This follows the global layoffs the company did last week, where hundreds of employees across offices were retrenched. According to reports, over 3,000 employees were laid off globally.
One of the laid off employees said that those associated with the company for 15–20 years were asked to leave. While the said employee’s exit was amicable with a month-long garden leave, others’ exits were reportedly not as smooth.
“We were told that these exits were not performance related but due to the technological shift, with AI coming in and the company looking to cut costs,” a source aware of the development told ET, on the condition of anonymity.
The layoffs have happened across the teams including Oracle Cloud. Oracle India did not respond to the queries sent by ET till the time of publishing.
Oracle employs about 30,000 people in India. The Indian entity reported a revenue of Rs 20,459 crore in the fiscal year ended March 2024, up 20% from the previous year.
Bloodbath in tech
Oracle is not the only company to have laid off employees. The past months have seen large technology companies such as Microsoft, Meta, and Salesforce retrench thousands of employees. According to layoffs tracking platform Trueup.io, 205,000 jobs are are likely to be cut off globally in 2025, of which 140,000 will be techies.

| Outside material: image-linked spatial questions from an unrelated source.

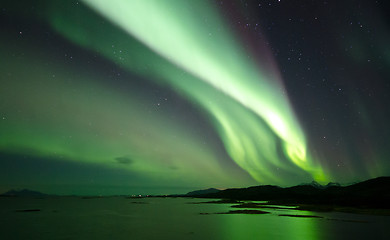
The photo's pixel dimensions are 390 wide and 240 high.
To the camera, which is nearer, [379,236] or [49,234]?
[379,236]

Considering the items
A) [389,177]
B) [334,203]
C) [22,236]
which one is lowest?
[22,236]

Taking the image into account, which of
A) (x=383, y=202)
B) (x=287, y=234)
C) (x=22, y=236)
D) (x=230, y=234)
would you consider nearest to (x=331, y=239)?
(x=287, y=234)

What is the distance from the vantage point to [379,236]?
28.7m

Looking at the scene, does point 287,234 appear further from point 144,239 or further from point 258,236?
point 144,239

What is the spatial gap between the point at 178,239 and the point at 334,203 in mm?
85342

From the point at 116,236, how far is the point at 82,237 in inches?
132

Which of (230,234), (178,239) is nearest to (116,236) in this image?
(178,239)

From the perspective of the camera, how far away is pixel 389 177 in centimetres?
19375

While AI is the catalyst behind the layoffs, it is not the sole driver of the current restructuring, said Phil Fersht, founder business research consultancy HFS Research. “Large language models and agentic AI are now capable of performing tasks that once required entire teams of coders, so companies are cutting those headcounts while investing in AI infrastructure. At the same time, global tech firms are under pressure from investors to show rapid productivity gains and protect margins, which makes workforce rationalisation the quickest lever to pull,” he said.